Return the text lines in the rows from the line with "Zdjęcie 7 z" to the line with "The Westin San Francisco Airport", both included, copying each one character for character and omitting the pictures.

Given data ->
────────

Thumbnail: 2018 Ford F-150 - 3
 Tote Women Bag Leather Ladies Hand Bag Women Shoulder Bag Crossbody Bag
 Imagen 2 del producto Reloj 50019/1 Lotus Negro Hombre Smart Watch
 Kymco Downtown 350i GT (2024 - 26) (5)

────────

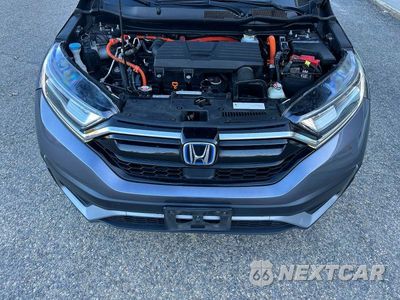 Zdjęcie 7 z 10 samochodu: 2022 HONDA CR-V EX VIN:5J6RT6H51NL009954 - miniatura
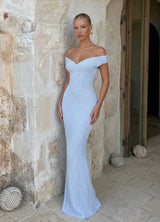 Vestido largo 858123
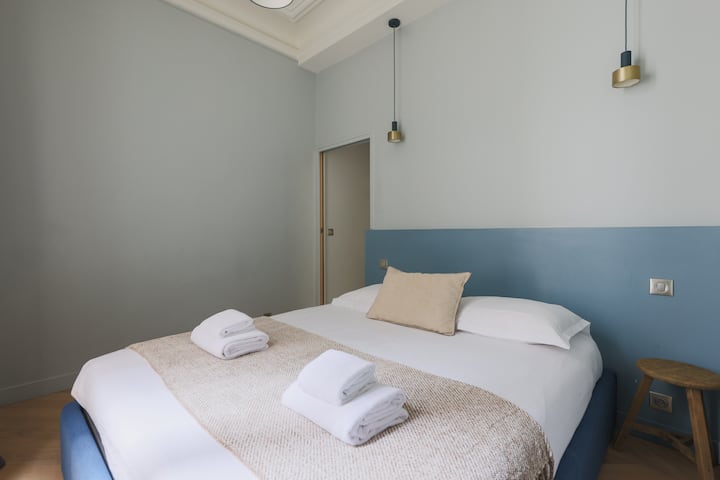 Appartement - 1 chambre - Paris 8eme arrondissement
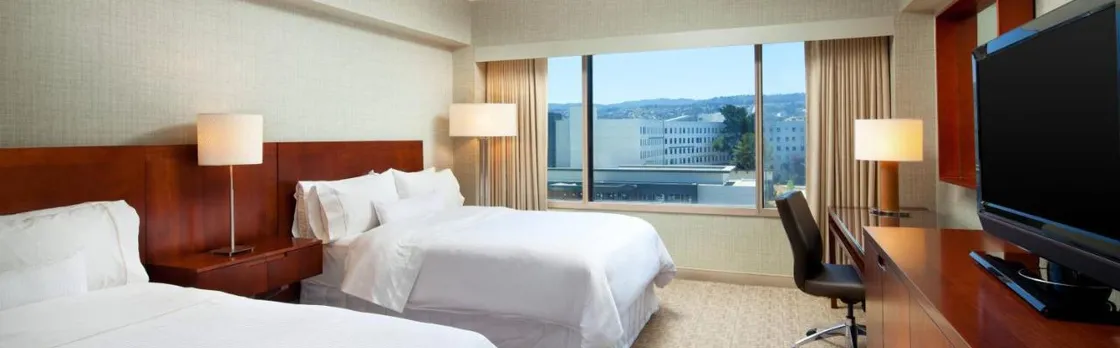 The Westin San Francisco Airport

────────

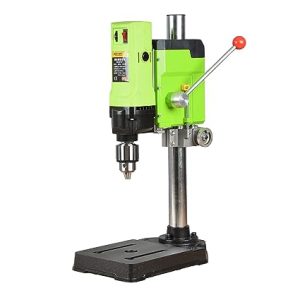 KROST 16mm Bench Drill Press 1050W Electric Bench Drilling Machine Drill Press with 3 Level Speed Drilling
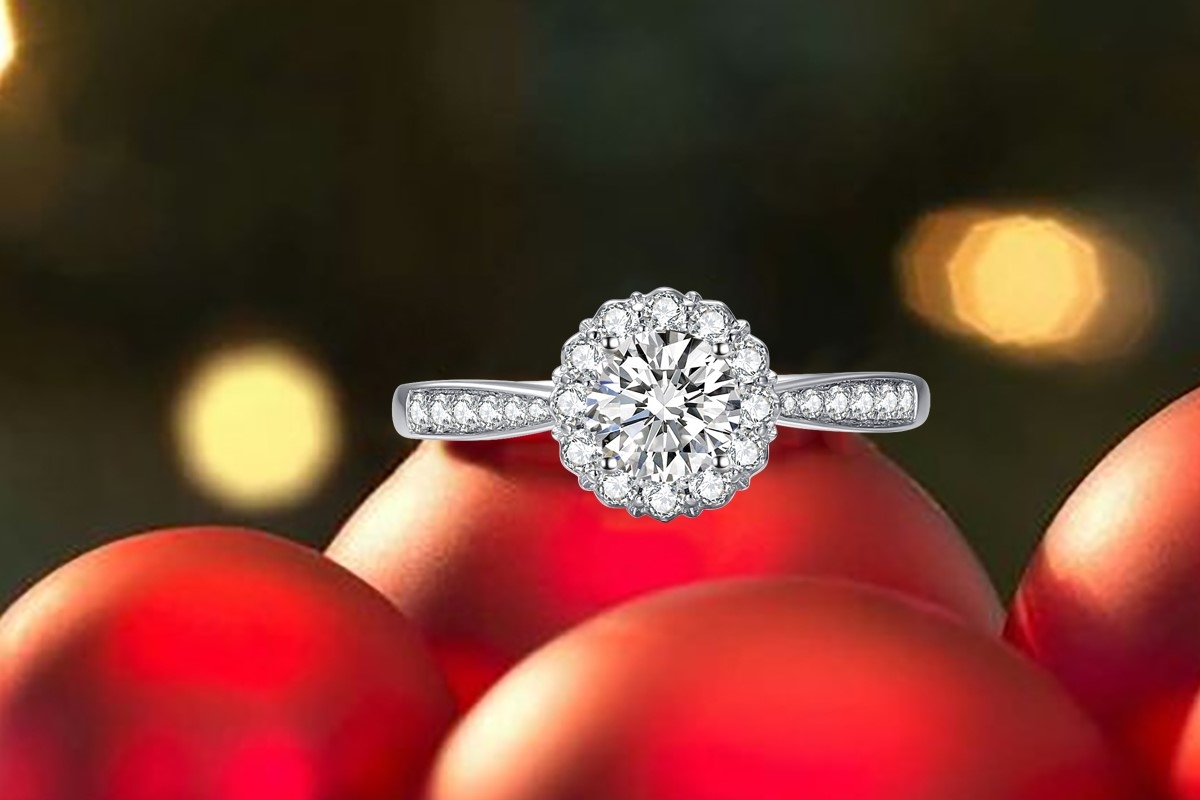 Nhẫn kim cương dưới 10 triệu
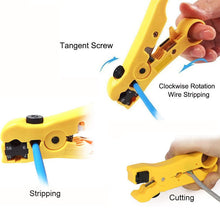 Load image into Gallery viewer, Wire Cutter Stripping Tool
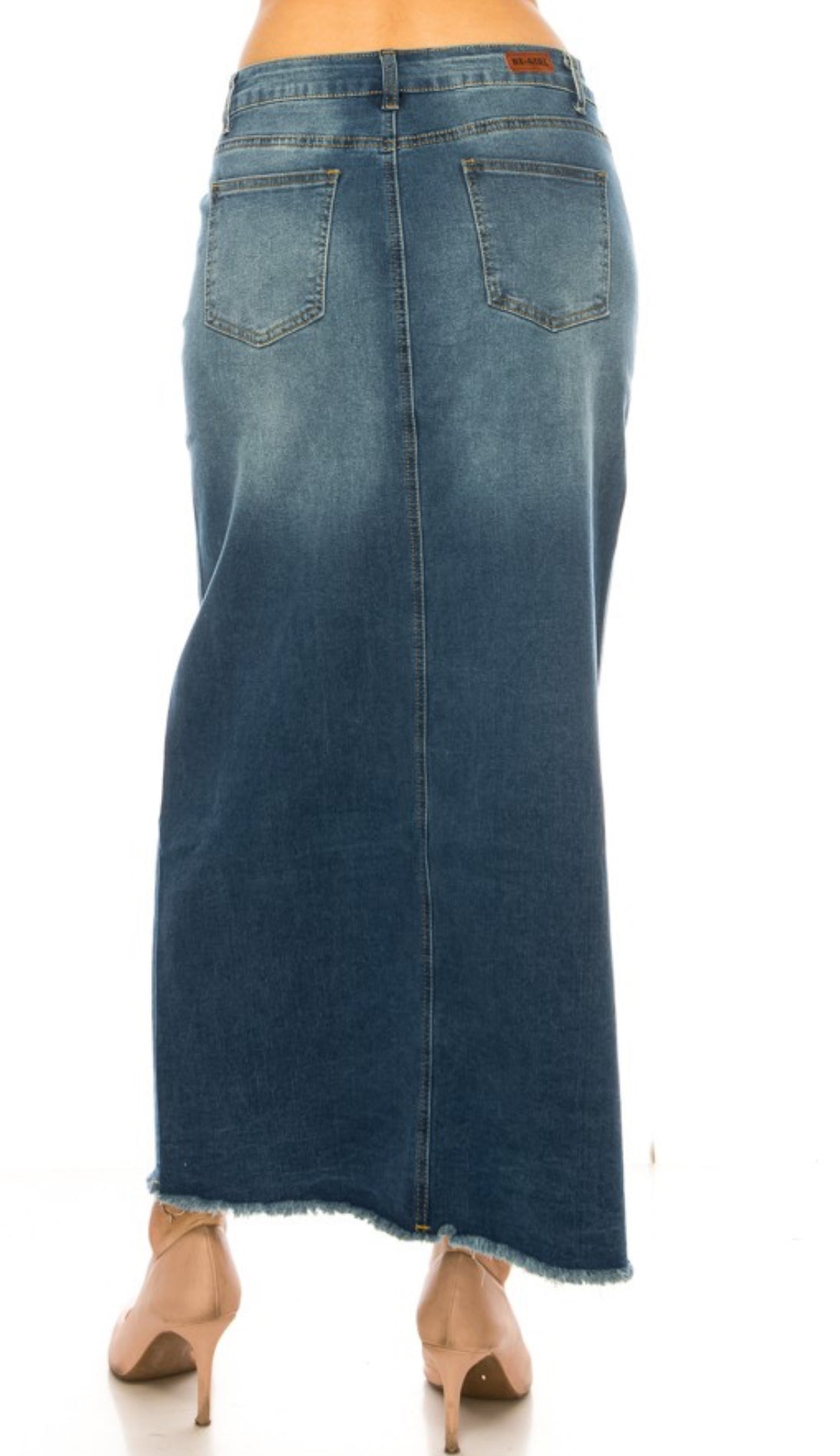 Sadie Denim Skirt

────────

Expected answer ->
 Zdjęcie 7 z 10 samochodu: 2022 HONDA CR-V EX VIN:5J6RT6H51NL009954 - miniatura
 Vestido largo 858123
 Appartement - 1 chambre - Paris 8eme arrondissement
 The Westin San Francisco Airport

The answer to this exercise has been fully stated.